Are you familiar with that little half height floor in Being John Malkovich? You are pretty much there, but for the internet. In all seriousness, interesting article. Quoting you, quoting Newton: I don't think we can point to anything unlike this, correct?: up/down are sensations of gravity, temperature is a sensation of molecular motion, etc. Random thought: I can't think of any sensations that result from multiple physical phenomenon. Color and intensity, frequency and amplitude, perhaps... but nor from 'green and hot' or 'down and loud'. I wonder if any intelligence combines two unique phenomenon into a useful sensation.No, not a lurker, in fact I'm not really sure where I am yet!
Newton also said something very strange: he said that "the rays to speak properly are not coloured". By this he meant that a colour is really a sensation of the mind resulting from light, just like a sound is a sensation of the mind resulting from physical vibrations of the air.
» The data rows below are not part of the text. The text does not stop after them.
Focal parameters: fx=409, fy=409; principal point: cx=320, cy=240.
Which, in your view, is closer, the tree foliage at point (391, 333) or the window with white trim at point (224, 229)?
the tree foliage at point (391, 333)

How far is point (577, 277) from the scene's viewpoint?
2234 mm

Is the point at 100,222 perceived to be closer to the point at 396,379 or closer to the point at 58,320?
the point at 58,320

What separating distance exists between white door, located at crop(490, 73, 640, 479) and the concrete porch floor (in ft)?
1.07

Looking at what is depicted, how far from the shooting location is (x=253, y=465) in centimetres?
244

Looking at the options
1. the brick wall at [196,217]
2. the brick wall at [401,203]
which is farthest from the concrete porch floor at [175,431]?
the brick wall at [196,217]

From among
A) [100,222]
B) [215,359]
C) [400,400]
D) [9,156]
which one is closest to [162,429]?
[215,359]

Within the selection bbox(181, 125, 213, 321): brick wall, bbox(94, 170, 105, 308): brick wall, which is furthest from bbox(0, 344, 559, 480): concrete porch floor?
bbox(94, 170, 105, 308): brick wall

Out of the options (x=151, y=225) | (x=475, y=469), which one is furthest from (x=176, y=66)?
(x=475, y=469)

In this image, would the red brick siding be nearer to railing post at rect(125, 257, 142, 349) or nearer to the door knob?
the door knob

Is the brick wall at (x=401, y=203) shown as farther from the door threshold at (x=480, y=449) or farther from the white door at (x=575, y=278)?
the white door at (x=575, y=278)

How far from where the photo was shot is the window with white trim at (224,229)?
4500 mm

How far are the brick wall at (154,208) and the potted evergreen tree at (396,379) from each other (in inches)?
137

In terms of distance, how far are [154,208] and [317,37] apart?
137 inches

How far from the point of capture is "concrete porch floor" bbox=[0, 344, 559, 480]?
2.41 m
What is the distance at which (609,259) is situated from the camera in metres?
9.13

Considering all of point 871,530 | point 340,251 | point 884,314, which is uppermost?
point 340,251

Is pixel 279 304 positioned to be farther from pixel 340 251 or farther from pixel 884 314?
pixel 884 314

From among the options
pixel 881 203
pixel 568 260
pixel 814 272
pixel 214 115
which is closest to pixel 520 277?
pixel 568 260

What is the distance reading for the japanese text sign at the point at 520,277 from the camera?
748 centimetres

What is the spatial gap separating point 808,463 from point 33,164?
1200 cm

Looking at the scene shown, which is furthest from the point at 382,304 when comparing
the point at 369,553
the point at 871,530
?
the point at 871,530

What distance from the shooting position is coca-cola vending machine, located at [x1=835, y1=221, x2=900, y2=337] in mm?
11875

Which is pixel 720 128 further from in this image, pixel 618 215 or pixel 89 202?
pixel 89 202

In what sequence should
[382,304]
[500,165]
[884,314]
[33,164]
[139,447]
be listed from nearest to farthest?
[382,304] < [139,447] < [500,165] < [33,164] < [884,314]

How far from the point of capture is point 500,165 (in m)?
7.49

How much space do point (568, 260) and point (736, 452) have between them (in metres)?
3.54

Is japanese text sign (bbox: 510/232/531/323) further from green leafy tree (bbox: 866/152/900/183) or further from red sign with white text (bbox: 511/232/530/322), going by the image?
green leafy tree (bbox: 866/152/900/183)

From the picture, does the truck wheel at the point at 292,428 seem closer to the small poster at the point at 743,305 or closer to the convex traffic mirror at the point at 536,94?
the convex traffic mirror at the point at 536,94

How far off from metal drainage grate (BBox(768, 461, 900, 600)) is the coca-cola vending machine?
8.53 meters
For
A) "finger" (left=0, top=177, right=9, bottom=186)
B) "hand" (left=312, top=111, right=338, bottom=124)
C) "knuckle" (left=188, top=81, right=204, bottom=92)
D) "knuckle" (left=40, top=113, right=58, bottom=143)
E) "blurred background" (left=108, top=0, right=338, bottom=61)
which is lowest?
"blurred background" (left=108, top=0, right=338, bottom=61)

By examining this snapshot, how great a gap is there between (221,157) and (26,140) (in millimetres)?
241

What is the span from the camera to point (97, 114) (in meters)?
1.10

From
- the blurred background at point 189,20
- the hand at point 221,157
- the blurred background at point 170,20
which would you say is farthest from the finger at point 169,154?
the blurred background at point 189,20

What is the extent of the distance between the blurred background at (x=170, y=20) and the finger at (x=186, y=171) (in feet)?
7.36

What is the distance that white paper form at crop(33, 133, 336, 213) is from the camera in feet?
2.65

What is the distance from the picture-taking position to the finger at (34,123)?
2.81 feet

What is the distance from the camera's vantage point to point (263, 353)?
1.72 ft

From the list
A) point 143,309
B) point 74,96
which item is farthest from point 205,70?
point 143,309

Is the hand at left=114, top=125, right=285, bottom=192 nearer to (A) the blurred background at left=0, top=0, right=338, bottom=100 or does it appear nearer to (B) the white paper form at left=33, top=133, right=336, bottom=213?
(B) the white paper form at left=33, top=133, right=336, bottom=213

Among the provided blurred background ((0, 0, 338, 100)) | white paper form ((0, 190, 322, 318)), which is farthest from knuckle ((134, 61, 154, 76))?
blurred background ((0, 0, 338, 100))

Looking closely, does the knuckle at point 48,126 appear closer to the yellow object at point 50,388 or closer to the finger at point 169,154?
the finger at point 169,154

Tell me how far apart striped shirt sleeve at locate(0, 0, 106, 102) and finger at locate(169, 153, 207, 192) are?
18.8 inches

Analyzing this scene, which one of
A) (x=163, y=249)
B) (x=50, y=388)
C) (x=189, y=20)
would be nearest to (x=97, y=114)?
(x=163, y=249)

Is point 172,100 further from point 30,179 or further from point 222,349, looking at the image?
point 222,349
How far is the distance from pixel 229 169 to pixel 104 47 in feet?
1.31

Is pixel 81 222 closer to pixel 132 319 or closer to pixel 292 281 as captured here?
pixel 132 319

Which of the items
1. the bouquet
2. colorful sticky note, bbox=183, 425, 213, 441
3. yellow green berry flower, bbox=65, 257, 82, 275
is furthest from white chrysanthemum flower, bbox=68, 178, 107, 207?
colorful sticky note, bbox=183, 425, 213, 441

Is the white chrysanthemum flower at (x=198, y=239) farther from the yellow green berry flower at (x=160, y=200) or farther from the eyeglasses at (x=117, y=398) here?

Well, that's very exciting! Perhaps length would be at the objective extreme, but even there we at least sometimes need to make a distinction between physical and perceived length, for example in the T illusion. I see the gap between spectral distribution and colour as being at the other extreme, in that there are two gaps of subjectivity involved. With just three cone cell types we can't know the spectral distribution of a light, only some limited qualities of it (dominant wavelength and purity as defined by an opponent visual system), so many different spectral distributions look identical to us. And then these limited qualities that we do detect are tagged for us with entirely subjective experiences whose relationships have no basis in the linear spectrum. In between you have perceptions that correlate more directly (if non-linearly) with the physical stimulus, such as sound and vibration rate, or warmth and molecular motion.